Real de Otzumatlán es un poblado pequeño  con un poco más de 200 habitantes, se ubica a unos 50 minutos de la capital michoacana, en el municipio de Queréndaro. Este lugar, enclavado en verdes paisajes cuenta con una gran riqueza natural y arquitectónica, además cuenta aún con vestigios donde se aprecia el pasado minero del pueblo. 

Si se visita Real de Otzumatlán lo primero que salta a la vista es su Templo de San Agustín, elaborado de piedra y con una visible influencia colonial, el lugar tiene una gran torre que es la que resalta a lo lejos, además de una hermosa cruz de piedra en la entrada. El “Chacuaco” es una mola de adobe gigante hecha de cantera y piedra, y es fiel testigo del pasado minero del lugar pues forma parte de los restos de la fundidora. En contraste también podrán encontrarse algunas cascadas, montañas y cuevas. Incluso en algunas zonas puedan practicarse actividades ecoturísticas, como senderismo o ciclismo de montaña. 
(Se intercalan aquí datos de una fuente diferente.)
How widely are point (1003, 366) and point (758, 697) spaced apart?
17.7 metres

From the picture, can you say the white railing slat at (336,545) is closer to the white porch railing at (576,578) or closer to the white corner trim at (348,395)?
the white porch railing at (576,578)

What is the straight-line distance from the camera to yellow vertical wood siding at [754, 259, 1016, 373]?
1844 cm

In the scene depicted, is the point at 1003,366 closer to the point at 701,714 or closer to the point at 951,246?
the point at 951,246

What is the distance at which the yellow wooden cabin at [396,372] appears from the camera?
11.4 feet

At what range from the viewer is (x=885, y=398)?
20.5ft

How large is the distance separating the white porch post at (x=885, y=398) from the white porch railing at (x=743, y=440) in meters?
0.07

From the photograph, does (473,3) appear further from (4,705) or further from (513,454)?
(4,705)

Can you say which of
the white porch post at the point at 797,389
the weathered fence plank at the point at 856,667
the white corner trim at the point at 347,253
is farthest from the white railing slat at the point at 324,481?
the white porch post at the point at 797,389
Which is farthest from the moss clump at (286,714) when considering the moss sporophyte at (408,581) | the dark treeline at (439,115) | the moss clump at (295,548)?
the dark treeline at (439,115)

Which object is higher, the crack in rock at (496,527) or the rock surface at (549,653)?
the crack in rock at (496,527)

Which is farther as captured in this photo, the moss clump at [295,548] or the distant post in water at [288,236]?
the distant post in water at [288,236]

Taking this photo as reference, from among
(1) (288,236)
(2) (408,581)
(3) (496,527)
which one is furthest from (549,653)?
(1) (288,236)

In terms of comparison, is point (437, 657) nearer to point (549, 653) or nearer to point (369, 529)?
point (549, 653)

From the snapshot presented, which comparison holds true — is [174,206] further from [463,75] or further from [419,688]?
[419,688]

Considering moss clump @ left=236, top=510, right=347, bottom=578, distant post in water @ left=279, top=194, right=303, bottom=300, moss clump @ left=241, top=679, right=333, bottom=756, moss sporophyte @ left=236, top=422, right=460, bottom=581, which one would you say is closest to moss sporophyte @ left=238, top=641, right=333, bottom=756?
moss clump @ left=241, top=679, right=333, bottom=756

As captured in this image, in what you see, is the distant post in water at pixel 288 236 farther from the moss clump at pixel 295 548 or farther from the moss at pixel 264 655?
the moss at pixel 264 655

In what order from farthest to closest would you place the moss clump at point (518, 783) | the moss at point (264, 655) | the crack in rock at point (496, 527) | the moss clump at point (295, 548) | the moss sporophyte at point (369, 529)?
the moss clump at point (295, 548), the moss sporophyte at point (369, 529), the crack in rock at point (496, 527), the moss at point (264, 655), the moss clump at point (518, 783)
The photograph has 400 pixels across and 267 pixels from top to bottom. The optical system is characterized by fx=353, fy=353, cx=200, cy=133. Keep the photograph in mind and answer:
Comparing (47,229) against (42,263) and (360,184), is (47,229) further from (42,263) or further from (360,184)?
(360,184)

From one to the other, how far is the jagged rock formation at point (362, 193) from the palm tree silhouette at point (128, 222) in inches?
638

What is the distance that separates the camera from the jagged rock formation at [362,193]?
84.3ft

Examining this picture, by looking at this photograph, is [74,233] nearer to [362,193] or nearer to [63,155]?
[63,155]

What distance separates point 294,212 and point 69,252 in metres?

Los inicios de esta localidad se remontan a la época colonial, tiempo en el que la minería estaba en su máximo apogeo y era la principal actividad de los habitantes de Real de Otzumatlán, de sus minas extraían oro y plata. La tradición mezcalera proviene precisamente de los mineros, quienes para mitigar el cansancio bebían un sorbo de mezcal de vez en cuando. Al pasar del tiempo la minería se terminó pero se conservó la elaboración artesanal del mezcal que hasta hoy en día puede disfrutarse. 

Actualmente la elaboración de este destilado es una fuente económica importante para los habitantes de la región. Se calcula que aproximadamente entre Río de Parras y Real de Otzumatlán, 38 familias se dedican a esta actividad, misma que ha pasado de padres a hijos hasta por 7 generaciones. La herencia mezcalera del pueblo data de hace al menos 300 años.

Uno de los mezcales con mayor tradición es “Del Real”, el cual está hecho con agave Inaequidens, maguey endémico de las montañas altas de la sierra Michoacana. Esté agave tarda en madurar de 8 hasta 15 años, además añaden al proceso de fermentación un toque de pulque, lo que le brinda un diferenciador importante de otros. Las más de 5 etiquetas del pueblo brindan a sus consumidores la oportunidad de degustar los sabores de las tierras e ingredientes de la sierra michoacana. 

En cuanto a gastronomía, además de las variedades de comida tradicional michoacana, también se dan mucho distintos tipos de chiles y con ellos se elaboran diversos guisados, también se especializan en los quesos y el pan. 

Así que para quienes desean experimentar nuevos destinos con gran tradición, historia, gastronomía y sobre todo degustar deliciosas bebidas de mezcal, Real de Otzumatlán es la opción, además podrán apreciar cada rincón del pueblo de forma tranquila pues la afluencia de este sitio es baja.